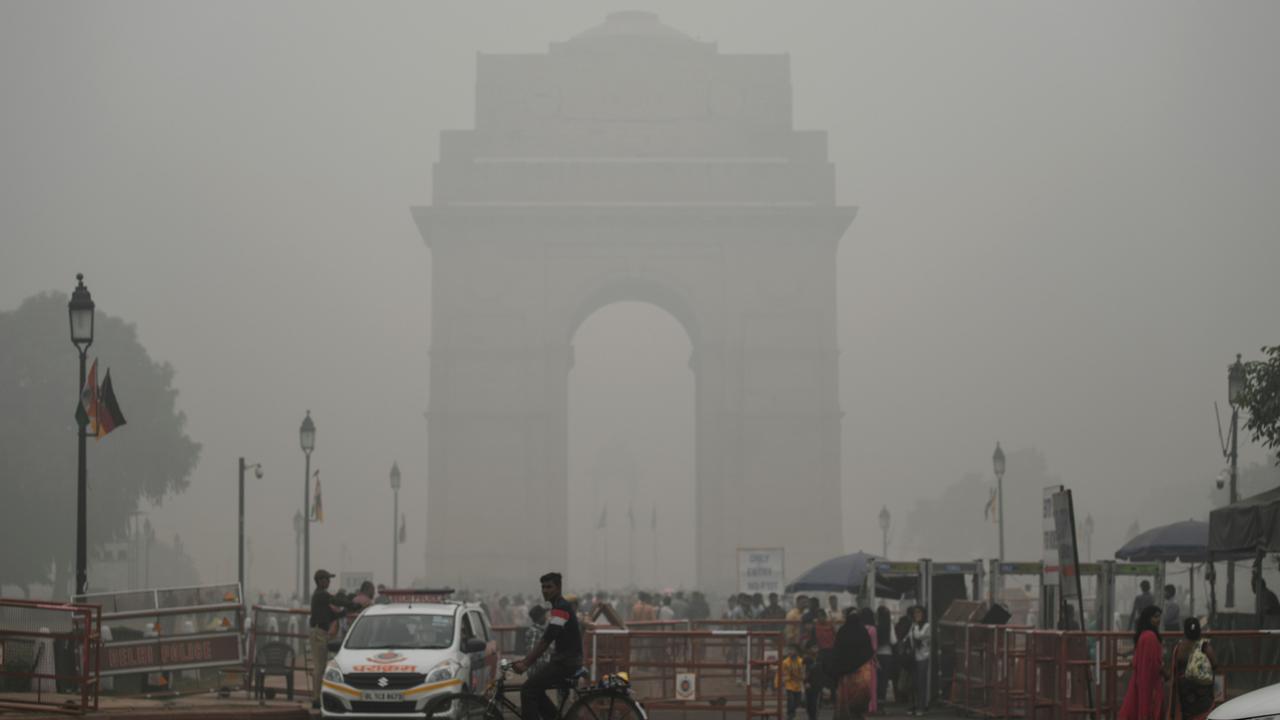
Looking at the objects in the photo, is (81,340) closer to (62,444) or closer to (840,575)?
(840,575)

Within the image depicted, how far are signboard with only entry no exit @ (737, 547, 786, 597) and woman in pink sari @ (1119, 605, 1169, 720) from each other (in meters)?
21.5

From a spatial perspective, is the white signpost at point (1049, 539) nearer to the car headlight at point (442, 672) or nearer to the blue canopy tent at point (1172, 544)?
the car headlight at point (442, 672)

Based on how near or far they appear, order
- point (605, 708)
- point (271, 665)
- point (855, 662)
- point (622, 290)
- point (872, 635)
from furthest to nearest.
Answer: point (622, 290)
point (872, 635)
point (271, 665)
point (855, 662)
point (605, 708)

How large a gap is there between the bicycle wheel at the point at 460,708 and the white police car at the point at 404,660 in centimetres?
17

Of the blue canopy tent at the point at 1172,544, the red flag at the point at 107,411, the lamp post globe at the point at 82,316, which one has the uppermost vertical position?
the lamp post globe at the point at 82,316

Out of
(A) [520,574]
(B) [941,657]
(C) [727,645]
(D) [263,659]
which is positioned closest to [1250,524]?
(B) [941,657]

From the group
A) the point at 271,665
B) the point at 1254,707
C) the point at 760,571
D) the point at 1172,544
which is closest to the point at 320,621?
the point at 271,665

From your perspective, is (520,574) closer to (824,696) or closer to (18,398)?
(18,398)

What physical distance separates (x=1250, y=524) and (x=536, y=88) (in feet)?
135

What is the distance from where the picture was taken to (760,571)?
118 ft

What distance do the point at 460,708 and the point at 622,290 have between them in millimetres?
41915

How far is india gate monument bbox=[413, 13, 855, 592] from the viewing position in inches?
2243

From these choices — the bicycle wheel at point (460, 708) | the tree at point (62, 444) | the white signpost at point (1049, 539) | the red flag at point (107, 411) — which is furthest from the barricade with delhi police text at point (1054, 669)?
the tree at point (62, 444)

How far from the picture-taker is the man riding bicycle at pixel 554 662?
13609 mm
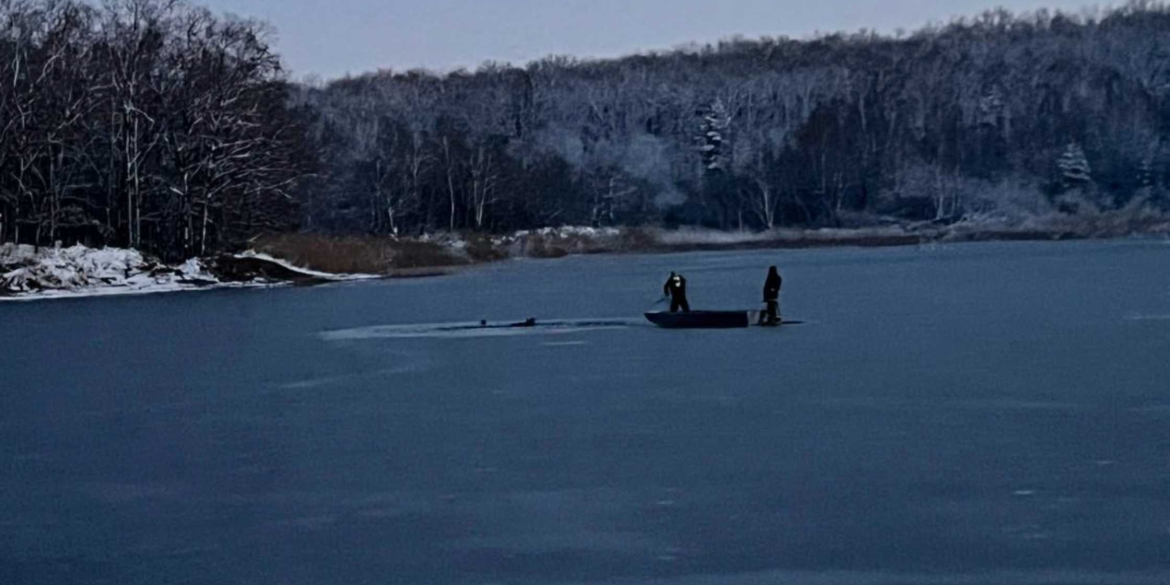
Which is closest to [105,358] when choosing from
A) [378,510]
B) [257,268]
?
[378,510]

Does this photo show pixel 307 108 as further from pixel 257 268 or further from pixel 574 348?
pixel 574 348

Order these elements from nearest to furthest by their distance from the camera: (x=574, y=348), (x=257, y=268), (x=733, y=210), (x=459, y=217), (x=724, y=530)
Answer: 1. (x=724, y=530)
2. (x=574, y=348)
3. (x=257, y=268)
4. (x=459, y=217)
5. (x=733, y=210)

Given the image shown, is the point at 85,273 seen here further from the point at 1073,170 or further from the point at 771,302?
the point at 1073,170

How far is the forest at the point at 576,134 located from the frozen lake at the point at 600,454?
25.2m

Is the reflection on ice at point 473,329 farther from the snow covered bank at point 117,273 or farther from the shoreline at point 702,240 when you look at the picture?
the shoreline at point 702,240

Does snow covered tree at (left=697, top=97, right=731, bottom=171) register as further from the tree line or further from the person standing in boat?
the person standing in boat

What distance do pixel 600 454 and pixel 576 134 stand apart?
107 m

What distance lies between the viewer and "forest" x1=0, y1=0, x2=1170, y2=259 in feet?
167

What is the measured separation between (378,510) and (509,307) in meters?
22.3

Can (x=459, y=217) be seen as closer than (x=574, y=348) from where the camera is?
No

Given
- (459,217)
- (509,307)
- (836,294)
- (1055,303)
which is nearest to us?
→ (1055,303)

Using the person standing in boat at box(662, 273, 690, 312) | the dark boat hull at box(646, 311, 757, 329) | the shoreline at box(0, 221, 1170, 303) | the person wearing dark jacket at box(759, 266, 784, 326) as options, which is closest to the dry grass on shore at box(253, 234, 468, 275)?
the shoreline at box(0, 221, 1170, 303)

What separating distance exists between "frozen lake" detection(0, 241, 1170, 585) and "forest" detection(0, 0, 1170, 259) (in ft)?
82.8

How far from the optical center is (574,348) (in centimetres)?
2289
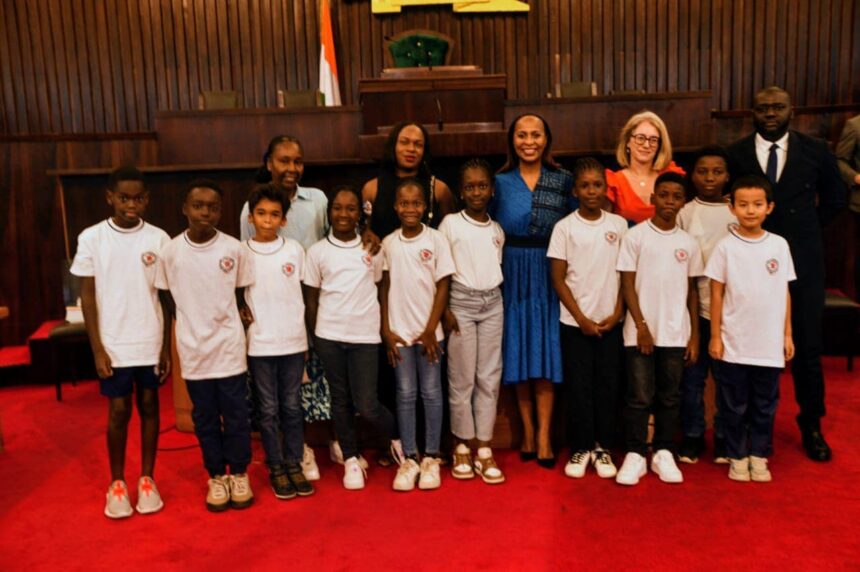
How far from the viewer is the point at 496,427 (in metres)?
2.98

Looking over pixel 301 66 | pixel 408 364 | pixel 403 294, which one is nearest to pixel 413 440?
pixel 408 364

Required task: Rewrite the lines above as a JSON list of strings, one string per line, leaving out blank lines and the pictures.

Finished answer:
[
  "Looking at the objects in the photo, is (81,340) closer to (62,444) or closer to (840,575)?",
  "(840,575)",
  "Within the image depicted, how far are signboard with only entry no exit @ (737, 547, 786, 597) and woman in pink sari @ (1119, 605, 1169, 720) from each other (in meters)?",
  "21.5",
  "From a spatial perspective, is the white signpost at point (1049, 539) nearer to the car headlight at point (442, 672) or nearer to the blue canopy tent at point (1172, 544)?",
  "the car headlight at point (442, 672)",
  "Based on how near or far they appear, order",
  "- point (605, 708)",
  "- point (271, 665)",
  "- point (855, 662)",
  "- point (622, 290)",
  "- point (872, 635)",
  "from furthest to nearest.",
  "Answer: point (622, 290)",
  "point (872, 635)",
  "point (271, 665)",
  "point (855, 662)",
  "point (605, 708)",
  "How large a gap is there between the bicycle wheel at the point at 460,708 and the white police car at the point at 404,660 in centimetres?",
  "17",
  "Of the blue canopy tent at the point at 1172,544, the red flag at the point at 107,411, the lamp post globe at the point at 82,316, which one has the uppermost vertical position?",
  "the lamp post globe at the point at 82,316",
  "Out of",
  "(A) [520,574]",
  "(B) [941,657]",
  "(C) [727,645]",
  "(D) [263,659]",
  "which is positioned closest to [1250,524]?",
  "(B) [941,657]",
  "From the group",
  "A) the point at 271,665",
  "B) the point at 1254,707",
  "C) the point at 760,571",
  "D) the point at 1172,544",
  "which is closest to the point at 320,621?",
  "the point at 271,665",
  "From your perspective, is (520,574) closer to (824,696) or closer to (18,398)?",
  "(18,398)",
  "What physical distance separates (x=1250, y=524) and (x=536, y=88) (in feet)?",
  "135",
  "What is the distance from where the picture was taken to (760,571)?",
  "118 ft",
  "What distance do the point at 460,708 and the point at 622,290 have between them in millimetres?",
  "41915",
  "How far is india gate monument bbox=[413, 13, 855, 592] from the viewing position in inches?",
  "2243",
  "From these choices — the bicycle wheel at point (460, 708) | the tree at point (62, 444) | the white signpost at point (1049, 539) | the red flag at point (107, 411) — which is furthest from the barricade with delhi police text at point (1054, 669)?",
  "the tree at point (62, 444)",
  "How far from the picture-taker is the man riding bicycle at pixel 554 662?",
  "13609 mm",
  "Which is closest to [105,358] when choosing from",
  "A) [378,510]",
  "B) [257,268]",
  "?",
  "[378,510]",
  "Does this photo show pixel 307 108 as further from pixel 257 268 or further from pixel 574 348?",
  "pixel 574 348",
  "Order these elements from nearest to furthest by their distance from the camera: (x=574, y=348), (x=257, y=268), (x=733, y=210), (x=459, y=217), (x=724, y=530)",
  "Answer: 1. (x=724, y=530)",
  "2. (x=574, y=348)",
  "3. (x=257, y=268)",
  "4. (x=459, y=217)",
  "5. (x=733, y=210)",
  "Given the image shown, is the point at 85,273 seen here further from the point at 1073,170 or further from the point at 771,302?",
  "the point at 1073,170",
  "How far is the forest at the point at 576,134 located from the frozen lake at the point at 600,454?",
  "25.2m",
  "Is the reflection on ice at point 473,329 farther from the snow covered bank at point 117,273 or farther from the shoreline at point 702,240 when you look at the picture?",
  "the shoreline at point 702,240",
  "Does snow covered tree at (left=697, top=97, right=731, bottom=171) register as further from the tree line or further from the person standing in boat?",
  "the person standing in boat",
  "What distance do pixel 600 454 and pixel 576 134 stand apart?",
  "107 m",
  "What distance lies between the viewer and \"forest\" x1=0, y1=0, x2=1170, y2=259 in feet?",
  "167",
  "What is the measured separation between (378,510) and (509,307) in meters?",
  "22.3",
  "Can (x=459, y=217) be seen as closer than (x=574, y=348) from where the camera is?",
  "No",
  "Given",
  "- (459,217)",
  "- (509,307)",
  "- (836,294)",
  "- (1055,303)",
  "which is nearest to us?",
  "→ (1055,303)",
  "Using the person standing in boat at box(662, 273, 690, 312) | the dark boat hull at box(646, 311, 757, 329) | the shoreline at box(0, 221, 1170, 303) | the person wearing dark jacket at box(759, 266, 784, 326) as options, which is closest to the dry grass on shore at box(253, 234, 468, 275)?",
  "the shoreline at box(0, 221, 1170, 303)",
  "What separating distance exists between \"frozen lake\" detection(0, 241, 1170, 585) and \"forest\" detection(0, 0, 1170, 259) (in ft)?",
  "82.8",
  "How far from the optical center is (574,348) (in centimetres)?",
  "2289",
  "How far from the viewer is the point at 496,427 (in metres)?",
  "2.98",
  "Looking over pixel 301 66 | pixel 408 364 | pixel 403 294, which one is nearest to pixel 413 440?",
  "pixel 408 364"
]